Neuville avant l'Australie: "Champions du monde? On est prêt, on attend que ça!"

Que peut-on bien faire avant ça ? Dans quelques jours, Nicolas Gilsoul et Thierry Neuville s’aligneront en Australie. Dernier épisode du thriller du championnat du monde des rallyes. Et pour gérer la pression, les deux Belges ne se sont pas enfermés dans une retraite silencieuse. Ils ont même pris le temps d’un passage en Belgique pour le rallye du Condroz.

Exceptionnellement décontractés malgré les circonstances. "Jusqu’ici, j’ai réussi à faire abstraction de tout", explique Thierry Neuville. "Mais dès qu’on se retrouve sur des soirées rallyes, tout le monde nous en parle. Là, je vais prendre quelques jours de relâche pour emmagasiner le maximum de force avant la dernière bagarre".

Une bagarre que l’équipage belge n’entamera pas en tête du classement pour la première fois depuis le Portugal fin mai. Désormais 3 points derrière Ogier, Neuville et Gilsoul n’y voient pas que des désavantages. Certes, mathématiquement, ils n’ont plus la main. Mais c’est peut-être pour un mieux. "Tout est en train de s’aligner, tout est là", explique le co-pilote. "La vitesse est là. Et ça se présente bien. Oui on sera deuxième sur la route, mais l’année passée on a gagné le rallye en partant deuxième. Plusieurs éléments nous mettent en confiance. Le tout c’est d’avoir suffisamment de confiance pour se sentir à l’aise. Tout en gardant quelques doutes pour rester bien concentré".

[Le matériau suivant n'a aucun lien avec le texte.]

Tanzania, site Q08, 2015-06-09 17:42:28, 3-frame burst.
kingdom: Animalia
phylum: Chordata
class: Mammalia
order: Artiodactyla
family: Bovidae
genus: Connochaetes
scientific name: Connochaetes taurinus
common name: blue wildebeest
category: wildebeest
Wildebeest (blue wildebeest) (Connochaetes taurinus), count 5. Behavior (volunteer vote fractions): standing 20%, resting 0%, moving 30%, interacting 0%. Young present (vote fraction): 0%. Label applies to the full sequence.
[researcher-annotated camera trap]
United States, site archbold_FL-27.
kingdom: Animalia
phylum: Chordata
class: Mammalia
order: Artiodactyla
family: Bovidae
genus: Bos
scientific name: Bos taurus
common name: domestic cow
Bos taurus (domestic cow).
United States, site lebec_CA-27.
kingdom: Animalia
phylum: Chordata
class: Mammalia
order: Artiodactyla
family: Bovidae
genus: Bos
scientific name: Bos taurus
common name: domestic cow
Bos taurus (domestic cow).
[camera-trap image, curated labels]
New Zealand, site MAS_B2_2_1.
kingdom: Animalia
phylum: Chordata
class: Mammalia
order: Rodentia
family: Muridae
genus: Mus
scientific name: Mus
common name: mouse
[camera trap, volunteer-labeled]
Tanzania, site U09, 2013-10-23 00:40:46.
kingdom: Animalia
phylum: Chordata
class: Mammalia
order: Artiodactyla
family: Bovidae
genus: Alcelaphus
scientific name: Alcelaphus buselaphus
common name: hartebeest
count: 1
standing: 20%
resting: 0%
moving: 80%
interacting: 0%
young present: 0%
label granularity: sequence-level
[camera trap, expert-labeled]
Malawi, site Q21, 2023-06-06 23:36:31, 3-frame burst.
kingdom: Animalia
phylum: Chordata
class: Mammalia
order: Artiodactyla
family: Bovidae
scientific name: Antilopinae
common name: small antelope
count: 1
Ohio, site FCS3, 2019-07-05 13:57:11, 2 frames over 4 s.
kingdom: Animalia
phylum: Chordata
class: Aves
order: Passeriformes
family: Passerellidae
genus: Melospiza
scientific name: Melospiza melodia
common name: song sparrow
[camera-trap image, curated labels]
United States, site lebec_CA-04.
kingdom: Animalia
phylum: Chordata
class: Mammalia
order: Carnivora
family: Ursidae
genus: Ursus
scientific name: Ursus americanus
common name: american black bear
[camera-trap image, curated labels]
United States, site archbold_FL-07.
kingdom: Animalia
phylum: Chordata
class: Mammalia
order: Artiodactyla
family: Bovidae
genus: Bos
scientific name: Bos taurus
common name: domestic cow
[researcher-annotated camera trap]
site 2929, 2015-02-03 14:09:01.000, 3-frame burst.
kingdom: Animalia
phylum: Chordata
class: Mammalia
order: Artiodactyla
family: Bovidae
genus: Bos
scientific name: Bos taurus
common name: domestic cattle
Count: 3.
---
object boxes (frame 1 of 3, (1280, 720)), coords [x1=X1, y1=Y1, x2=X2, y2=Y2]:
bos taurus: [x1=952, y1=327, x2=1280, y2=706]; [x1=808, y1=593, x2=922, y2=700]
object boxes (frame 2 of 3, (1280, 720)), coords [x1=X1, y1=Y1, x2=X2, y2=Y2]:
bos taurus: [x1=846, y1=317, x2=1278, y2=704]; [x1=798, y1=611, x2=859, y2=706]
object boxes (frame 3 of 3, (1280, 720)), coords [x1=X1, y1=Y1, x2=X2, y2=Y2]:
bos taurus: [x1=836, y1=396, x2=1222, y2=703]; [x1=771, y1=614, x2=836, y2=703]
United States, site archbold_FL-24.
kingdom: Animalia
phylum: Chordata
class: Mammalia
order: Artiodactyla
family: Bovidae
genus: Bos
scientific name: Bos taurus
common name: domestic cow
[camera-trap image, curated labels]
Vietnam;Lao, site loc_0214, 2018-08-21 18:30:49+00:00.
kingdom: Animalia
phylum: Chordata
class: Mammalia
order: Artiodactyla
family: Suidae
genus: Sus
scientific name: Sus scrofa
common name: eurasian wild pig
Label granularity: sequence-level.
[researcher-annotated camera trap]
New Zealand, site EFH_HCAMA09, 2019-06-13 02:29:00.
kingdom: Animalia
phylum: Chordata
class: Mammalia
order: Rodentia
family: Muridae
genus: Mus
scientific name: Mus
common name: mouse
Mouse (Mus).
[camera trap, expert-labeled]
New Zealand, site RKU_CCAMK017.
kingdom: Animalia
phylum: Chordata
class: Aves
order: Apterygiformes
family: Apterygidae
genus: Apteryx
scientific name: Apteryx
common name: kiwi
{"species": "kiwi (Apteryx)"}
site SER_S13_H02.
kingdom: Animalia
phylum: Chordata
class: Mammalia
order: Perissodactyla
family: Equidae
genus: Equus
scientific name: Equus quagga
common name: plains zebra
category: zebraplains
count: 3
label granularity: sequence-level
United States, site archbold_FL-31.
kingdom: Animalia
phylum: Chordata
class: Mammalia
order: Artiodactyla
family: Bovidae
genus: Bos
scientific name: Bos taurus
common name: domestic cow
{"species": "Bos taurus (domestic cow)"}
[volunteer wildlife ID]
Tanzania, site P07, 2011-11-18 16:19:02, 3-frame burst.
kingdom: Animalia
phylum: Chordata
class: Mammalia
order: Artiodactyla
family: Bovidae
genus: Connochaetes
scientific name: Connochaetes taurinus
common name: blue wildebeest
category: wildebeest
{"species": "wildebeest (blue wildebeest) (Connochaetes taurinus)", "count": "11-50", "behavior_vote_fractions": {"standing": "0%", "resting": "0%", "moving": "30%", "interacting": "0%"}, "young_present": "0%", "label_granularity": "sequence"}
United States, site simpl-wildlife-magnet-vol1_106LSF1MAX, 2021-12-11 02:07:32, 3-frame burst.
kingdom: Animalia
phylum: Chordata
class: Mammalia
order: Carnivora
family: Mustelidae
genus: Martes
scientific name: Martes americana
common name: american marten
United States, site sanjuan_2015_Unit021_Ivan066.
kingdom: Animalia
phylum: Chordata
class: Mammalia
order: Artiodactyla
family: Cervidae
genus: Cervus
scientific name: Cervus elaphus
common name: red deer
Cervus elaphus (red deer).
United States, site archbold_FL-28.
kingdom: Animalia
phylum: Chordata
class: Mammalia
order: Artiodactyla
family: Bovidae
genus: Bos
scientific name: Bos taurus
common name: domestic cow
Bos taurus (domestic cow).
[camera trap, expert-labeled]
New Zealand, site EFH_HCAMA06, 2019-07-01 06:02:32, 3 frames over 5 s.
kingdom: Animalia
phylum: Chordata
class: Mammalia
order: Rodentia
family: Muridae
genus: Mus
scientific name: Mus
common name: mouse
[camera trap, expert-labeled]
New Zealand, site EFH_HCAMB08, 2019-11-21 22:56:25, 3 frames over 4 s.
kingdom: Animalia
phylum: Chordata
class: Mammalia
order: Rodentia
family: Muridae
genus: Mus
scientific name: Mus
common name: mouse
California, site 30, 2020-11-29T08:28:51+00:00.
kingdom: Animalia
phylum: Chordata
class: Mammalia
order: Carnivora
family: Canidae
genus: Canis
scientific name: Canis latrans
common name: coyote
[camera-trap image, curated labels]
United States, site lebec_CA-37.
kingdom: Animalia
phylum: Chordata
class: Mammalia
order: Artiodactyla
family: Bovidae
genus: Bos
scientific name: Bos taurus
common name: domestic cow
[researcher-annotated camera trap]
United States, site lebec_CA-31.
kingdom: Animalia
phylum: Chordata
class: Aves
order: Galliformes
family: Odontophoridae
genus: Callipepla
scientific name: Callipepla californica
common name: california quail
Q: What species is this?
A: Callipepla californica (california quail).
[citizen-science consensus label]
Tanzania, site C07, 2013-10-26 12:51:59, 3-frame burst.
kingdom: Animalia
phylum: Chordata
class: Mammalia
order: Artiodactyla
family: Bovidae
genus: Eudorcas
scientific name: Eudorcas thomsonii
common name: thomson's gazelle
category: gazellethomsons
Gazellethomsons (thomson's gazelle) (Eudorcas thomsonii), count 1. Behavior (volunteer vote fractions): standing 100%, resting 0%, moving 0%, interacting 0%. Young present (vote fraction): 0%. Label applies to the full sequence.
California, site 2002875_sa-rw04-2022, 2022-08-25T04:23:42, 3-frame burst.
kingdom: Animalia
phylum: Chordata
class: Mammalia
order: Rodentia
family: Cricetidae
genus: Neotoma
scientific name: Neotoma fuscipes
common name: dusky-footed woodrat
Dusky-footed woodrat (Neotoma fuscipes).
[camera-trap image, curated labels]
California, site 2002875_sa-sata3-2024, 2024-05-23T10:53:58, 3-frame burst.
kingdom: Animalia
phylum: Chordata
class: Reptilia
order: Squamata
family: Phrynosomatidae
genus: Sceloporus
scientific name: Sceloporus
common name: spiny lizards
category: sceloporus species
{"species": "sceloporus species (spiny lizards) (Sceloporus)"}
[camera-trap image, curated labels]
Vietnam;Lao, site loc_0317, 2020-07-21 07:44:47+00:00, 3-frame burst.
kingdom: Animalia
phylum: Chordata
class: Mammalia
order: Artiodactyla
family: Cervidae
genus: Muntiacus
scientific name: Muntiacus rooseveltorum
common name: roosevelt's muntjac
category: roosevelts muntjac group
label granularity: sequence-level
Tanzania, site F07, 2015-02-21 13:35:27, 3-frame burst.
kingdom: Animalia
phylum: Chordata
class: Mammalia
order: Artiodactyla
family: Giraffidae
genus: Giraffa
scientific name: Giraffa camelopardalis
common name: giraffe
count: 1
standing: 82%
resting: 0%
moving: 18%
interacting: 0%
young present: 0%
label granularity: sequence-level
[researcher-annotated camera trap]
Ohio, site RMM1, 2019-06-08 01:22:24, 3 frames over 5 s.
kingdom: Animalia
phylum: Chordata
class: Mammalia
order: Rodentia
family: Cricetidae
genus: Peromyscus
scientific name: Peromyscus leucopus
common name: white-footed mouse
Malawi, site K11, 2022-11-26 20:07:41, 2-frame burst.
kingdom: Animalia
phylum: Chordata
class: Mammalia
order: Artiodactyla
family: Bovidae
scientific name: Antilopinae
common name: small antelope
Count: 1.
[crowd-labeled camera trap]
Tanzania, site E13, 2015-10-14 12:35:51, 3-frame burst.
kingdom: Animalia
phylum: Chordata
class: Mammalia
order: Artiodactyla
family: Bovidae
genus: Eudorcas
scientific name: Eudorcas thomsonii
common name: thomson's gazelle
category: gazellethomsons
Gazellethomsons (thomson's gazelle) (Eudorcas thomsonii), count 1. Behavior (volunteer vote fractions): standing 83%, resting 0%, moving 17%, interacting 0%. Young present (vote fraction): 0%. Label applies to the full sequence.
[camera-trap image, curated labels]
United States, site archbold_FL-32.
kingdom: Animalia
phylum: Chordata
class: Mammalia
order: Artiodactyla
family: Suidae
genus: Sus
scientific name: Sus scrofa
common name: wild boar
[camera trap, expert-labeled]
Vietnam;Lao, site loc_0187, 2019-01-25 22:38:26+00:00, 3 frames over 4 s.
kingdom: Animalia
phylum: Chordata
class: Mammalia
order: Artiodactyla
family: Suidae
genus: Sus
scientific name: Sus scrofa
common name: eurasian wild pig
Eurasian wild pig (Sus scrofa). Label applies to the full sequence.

Un savant équilibre comme recette pour Nicolas Gilsoul. Moins de questions, en revanche, en apparence du moins, dans la tête du pilote.

"On n’a jamais eu de souci à résister à la pression et à faire une belle course, même si on est en bagarre avec d’autres pilotes. Souvent on a même pu gagner. Une grande partie de la saison, comme on était en tête, c’est nous qui avons dû balayer le parcours lors de la première journée. Ça nous a coûté cher, surtout en fin de saison. En Australie, on ne sera plus premier. Ça pourrait être une petite aide. Avec seulement 3 points de retard, je pense même que c’est pas mal de partir deuxième. On est prêt pour être champions du monde, on attend que ça ! Mais ce ne sera pas une tâche facile. On est 3 dans la lutte et chacun a ses chances. Il faudra faire la course parfaite. On sait qu’on a le soutien de tout le pays derrière nous. Il ne reste plus qu’à faire le boulot".